Enchanteresses tapisseries d’Aubusson
Des correspondances aux dialogues, il n’y a qu’un pas. Aisément franchi en contemplant les enchanteresses tapisseries d’Aubusson. 7 œuvres foisonnantes, d’une Verdure à l’autruche de la seconde moitié du XVIIIe siècle aux magnifiques créations de Dom Robert, figure singulière s’il en est. Passé par le collège des Jésuites de Poitiers, puis l’école nationale des arts décoratifs de Paris, il devient modéliste pour la maison de soieries Ducharne avant d’être ordonné prêtre, en 1937. Dès 1941, il commence à tisser des tapisseries avec l’atelier Tabard à Aubusson.
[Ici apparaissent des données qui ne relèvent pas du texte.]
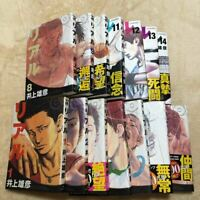 Japanese Comics Complete Full Set Real Takehiko Inoue vol. 1-14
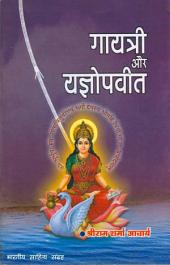 गायत्री और यज्ञोपवीत (Hindi Self-help): Gayatri Aur Yagyopavit (Hindi Self-help)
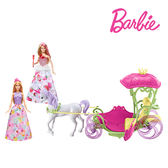 Barbie 芭比娃娃 夢托邦甜甜村公主與四輪馬車 + 夢托邦甜甜村公主 美泰兒正貨 麗翔親子館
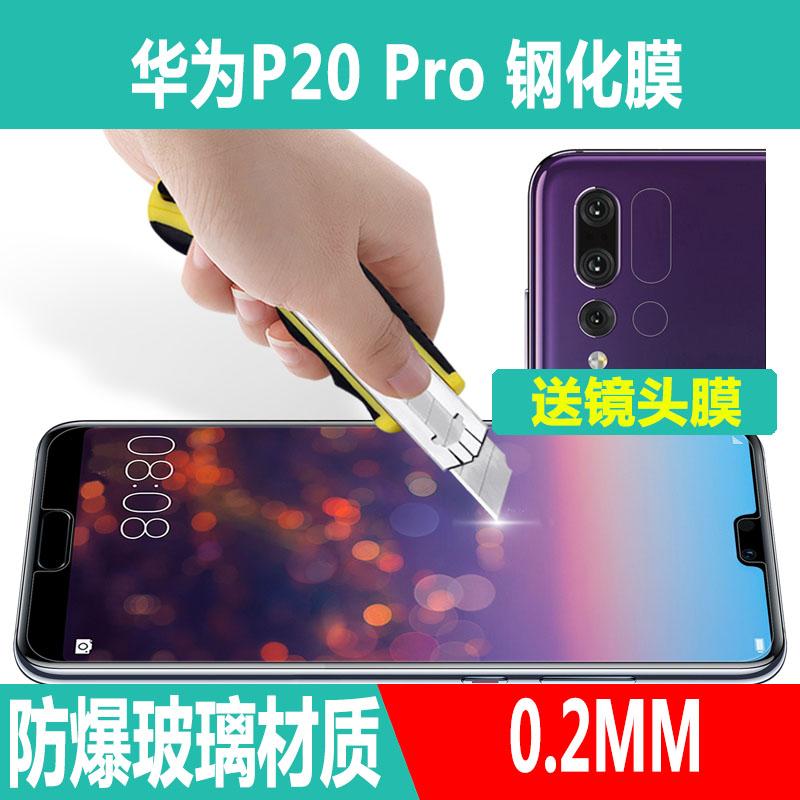 耐尔金 华为p20pro钢化玻璃膜Huawei P20 Pro贴膜华为P20防爆膜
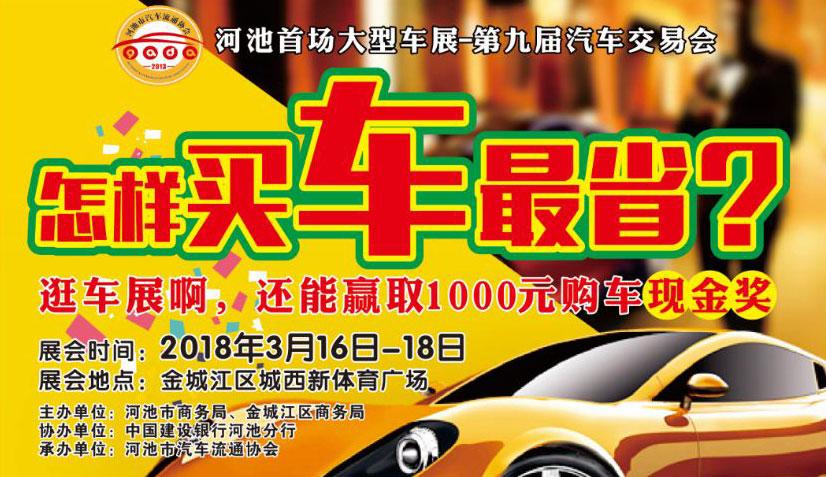 2018河池首场大型车展-第九届汽车交易会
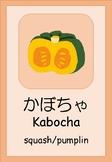 Japanese Vegetables Flash Cards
Son bestiaire, saisi dans un environnement au-delà de la luxuriance, incarne une beauté originelle, intacte, loin de tout fantasme de domestication. Un éblouissement…
L’idée d’une harmonie, incluant l’homme, le régional de l’étape Henri Cueco (1929-2017), natif d’Uzerche, en Corrèze, fondateur en 1979 de l’association Pays-Paysages en Limousin, en fit l’un de ses motifs de prédilection. Quatre lithographies — Chevaux, femme (1972), Vaches sur fond vert (1968), Paul et Virginie, La Pluie — exhalent un doux parfum d’utopie, écho certain à de réelles préoccupations environnementales, qui, au jeu des associations, trouve, a priori, une espèce de prolongement avec Atmosphère (2014) d’Éric Baudart.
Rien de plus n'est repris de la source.